The song itself contains many passages that give off so much uncertainty as to where it's going to go and how it's going to get there, but all that becomes clear when the drums pound away at a 4/4 meter pulse that dramatically changes the mood of the song. The haunting yet almost hopeful phrase, "The light is coming" conjures the bass and the lead to fill the void into a linear drive (i.e., like a linear progression) that ultimately dominates the second half of "La Viada".

This linear progression goes to show the listener just how much we've gone back in time. This drive serves as a time-traveling device, a means to travel back and show everyone where we have come from. The unconventional, yet tacky consistency of the pounding drums pulls them away from the foreground and brings out the guitar solo as Dan works on stimulating his greatest influences including David Gilmour, Joe Satriani, a little bit of Santana, and countless others. It sounds all too unfamiliar in relation to our repertoire, yet it is a breathtaking diversion into the past, where 60's and 70's rock music still has a grapple on the teenagers of our generation, and the viada that came from our hard work thus far reaches its hand backwards from the precious influences that has never been lost.
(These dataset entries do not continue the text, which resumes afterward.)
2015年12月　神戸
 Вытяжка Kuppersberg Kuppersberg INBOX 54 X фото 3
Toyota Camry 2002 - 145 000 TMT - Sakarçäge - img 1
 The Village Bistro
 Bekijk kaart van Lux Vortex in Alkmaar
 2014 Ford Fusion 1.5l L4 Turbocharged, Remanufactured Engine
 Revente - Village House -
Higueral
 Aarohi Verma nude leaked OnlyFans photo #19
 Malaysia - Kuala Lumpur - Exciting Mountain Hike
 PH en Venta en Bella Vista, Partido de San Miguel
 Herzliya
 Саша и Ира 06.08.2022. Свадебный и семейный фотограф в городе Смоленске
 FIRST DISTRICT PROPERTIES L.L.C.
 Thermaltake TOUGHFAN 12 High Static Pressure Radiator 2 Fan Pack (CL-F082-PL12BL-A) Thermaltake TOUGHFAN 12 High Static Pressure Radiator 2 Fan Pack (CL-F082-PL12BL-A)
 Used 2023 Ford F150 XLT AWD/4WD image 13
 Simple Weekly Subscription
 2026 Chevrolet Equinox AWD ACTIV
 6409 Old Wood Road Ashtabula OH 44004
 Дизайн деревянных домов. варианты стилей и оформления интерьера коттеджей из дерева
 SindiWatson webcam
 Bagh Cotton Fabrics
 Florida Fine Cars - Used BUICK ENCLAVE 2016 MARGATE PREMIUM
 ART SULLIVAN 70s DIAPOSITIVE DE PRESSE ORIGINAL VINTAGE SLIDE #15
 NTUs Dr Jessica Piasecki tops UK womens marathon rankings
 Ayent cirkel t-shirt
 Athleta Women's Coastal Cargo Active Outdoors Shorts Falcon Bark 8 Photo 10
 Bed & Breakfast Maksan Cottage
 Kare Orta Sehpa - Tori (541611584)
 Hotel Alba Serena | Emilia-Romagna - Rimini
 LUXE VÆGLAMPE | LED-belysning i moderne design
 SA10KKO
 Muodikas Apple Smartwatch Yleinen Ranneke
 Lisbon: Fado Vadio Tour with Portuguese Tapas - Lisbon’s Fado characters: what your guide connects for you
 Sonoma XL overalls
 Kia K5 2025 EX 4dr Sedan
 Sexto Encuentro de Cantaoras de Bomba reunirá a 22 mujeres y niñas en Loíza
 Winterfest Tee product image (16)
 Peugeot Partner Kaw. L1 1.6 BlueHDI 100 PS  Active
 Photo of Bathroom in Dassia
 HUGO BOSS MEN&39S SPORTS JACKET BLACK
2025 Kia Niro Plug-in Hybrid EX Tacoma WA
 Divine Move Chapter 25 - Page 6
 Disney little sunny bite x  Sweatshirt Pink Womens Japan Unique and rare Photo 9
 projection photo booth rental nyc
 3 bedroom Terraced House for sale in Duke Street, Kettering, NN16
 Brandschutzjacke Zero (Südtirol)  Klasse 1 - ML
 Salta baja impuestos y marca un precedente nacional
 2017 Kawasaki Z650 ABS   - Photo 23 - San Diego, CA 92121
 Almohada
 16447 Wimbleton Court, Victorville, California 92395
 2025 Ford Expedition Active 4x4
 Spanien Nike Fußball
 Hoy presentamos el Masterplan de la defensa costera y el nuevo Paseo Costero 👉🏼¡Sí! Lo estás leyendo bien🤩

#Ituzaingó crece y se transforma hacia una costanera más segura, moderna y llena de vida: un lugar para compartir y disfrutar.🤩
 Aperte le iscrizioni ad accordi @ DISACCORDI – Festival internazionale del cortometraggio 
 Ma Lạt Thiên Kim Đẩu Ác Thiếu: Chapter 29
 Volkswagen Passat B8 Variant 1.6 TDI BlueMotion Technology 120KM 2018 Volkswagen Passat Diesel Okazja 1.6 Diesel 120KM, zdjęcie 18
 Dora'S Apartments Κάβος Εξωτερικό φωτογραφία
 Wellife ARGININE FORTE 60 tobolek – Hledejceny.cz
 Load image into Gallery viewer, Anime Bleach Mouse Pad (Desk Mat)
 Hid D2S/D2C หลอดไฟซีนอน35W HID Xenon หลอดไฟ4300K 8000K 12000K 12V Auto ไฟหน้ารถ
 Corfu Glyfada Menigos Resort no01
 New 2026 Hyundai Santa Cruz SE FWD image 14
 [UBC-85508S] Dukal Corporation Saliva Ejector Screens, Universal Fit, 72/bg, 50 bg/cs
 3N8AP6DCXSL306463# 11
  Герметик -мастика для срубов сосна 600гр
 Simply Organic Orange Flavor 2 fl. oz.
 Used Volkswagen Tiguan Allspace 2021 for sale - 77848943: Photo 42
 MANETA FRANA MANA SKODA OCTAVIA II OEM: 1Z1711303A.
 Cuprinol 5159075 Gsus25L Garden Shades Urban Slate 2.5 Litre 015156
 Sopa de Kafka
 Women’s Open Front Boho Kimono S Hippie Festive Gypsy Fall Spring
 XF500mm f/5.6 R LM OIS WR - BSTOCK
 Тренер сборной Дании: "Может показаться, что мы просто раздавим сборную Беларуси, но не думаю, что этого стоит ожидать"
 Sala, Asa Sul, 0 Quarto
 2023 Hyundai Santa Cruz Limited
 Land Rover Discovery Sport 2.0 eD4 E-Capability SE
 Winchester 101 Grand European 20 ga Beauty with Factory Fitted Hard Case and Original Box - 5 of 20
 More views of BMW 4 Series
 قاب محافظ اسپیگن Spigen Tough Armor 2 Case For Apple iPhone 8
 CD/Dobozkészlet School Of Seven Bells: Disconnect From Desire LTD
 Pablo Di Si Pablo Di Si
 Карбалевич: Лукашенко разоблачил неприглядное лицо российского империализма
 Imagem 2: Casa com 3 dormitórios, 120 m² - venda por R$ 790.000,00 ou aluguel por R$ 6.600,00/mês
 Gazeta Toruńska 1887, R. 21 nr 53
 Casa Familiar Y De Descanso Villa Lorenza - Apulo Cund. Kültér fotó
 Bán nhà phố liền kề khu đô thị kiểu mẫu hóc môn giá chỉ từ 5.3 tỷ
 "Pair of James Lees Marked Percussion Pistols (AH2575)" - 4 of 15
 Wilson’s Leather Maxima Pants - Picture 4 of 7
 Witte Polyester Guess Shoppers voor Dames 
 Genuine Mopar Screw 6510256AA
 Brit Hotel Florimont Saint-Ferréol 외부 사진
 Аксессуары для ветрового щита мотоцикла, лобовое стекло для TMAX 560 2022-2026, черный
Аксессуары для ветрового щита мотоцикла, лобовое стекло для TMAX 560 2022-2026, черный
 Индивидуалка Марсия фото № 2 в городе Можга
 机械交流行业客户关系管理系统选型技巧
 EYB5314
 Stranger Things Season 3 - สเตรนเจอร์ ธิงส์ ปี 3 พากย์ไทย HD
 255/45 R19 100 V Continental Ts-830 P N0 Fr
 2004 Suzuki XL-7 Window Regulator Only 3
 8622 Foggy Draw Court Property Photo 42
The bass drives away at an impulsive phrase that reflects the groove of the drums, and the exemption of voices pulls away at the experimentation of the keyboards and synthesized sounds, also indiciating at the sounds that we remember 30 years ago. The end product is a passage that mirrors a bit of Porcupine Tree linearity and fuses that with a touch of head-heel musicianship by incorporating a raw, ever-growing intensity. That head-heel musicianship just goes to show how unpredictably confident we can feel about the direction of our music.

"The light is coming" refers to the coming of our age, the dawn of our generation and the music driving it. As we confront the listener directly with the change in direction, so we travel together with that listener and show him/her the path we are taking with our music. So, in fact, "La Viada" is the careful example we have chosen to show all of our listeners that we respect the music before, during, and after us, and we are not afraid to understand the uncertainty behind the future of our lives and what it has in store for us. We are also determined to demonstrate the root of the music that has affected our own and will affect the music that will come after us.

Then, of course, "La viada" is the momentum through time with which we have only a specific time frame for the delivery of our own influence in music history.